Odostomia virginalis is a species of sea snail, a marine gastropod mollusc in the family Pyramidellidae, the pyrams and their allies.

==Description==
The thin, semitranslucent shell has an elongate-conic shape. Its length measures 3 mm. The whorls of the protoconch are obliquely immersed in the first of the succeeding turns, above which only the tilted edge of the last volution projects, which is marked by three strongly elevated spiral threads. The six whorls of the protoconch are well-rounded, moderately contracted at the sutures, and strongly slopingly shouldered.

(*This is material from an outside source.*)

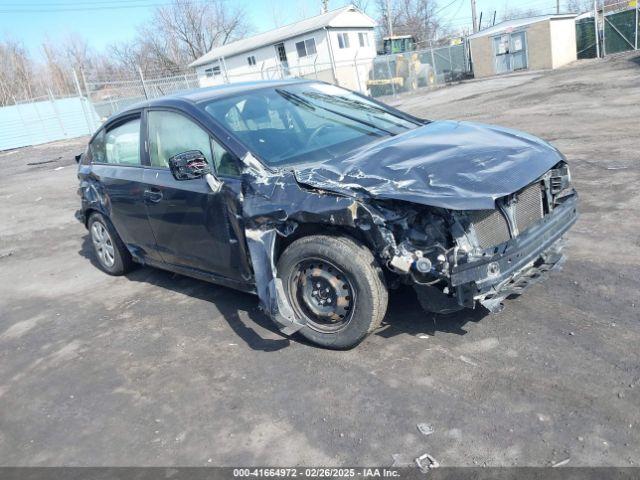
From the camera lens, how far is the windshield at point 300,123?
399cm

They are marked by weak rounded axial ribs which are best developed near the edges of the shoulder. Of these ribs about 24 are indicated on the. first turn, 18 upon the second to fourth, and 20 upon the penultimate turn. In addition to the axial sculpture the whorls are marked between the sutures by a number of spiral keels of diverse strength, of which 4 occur upon the first and second, 5 upon the third, 6 upon the fourth and the penultimate whorl. Of these spiral ridges the second one below the summit is the strongest and marks the angle of the shoulder. The junction of the ribs and cords form feeble nodules best shown at the shoulder. The sutures are strongly constricted. The periphery of the body whorl is marked by a low cord. The base of the shell is well rounded. It is marked by four low, broad cords and seven exceedingly fine incised lines, the latter about the umbilical area. The narrow, strongly incised grooves which separate the cords are crossed by numerous fine axial threads, which give them a pitted appearance. The aperture is oval, and slightly effuse anteriorly. The posterior angle is acute;. The thin outer lip is rendered slightly wavy by the external cords. It shows the external sculpture within. The columella is slender, curved, and provided with a deep-seated fold at its insertion.

==Distribution==
The type specimen was found in the Pacific Ocean off Todos Santos Bay, California.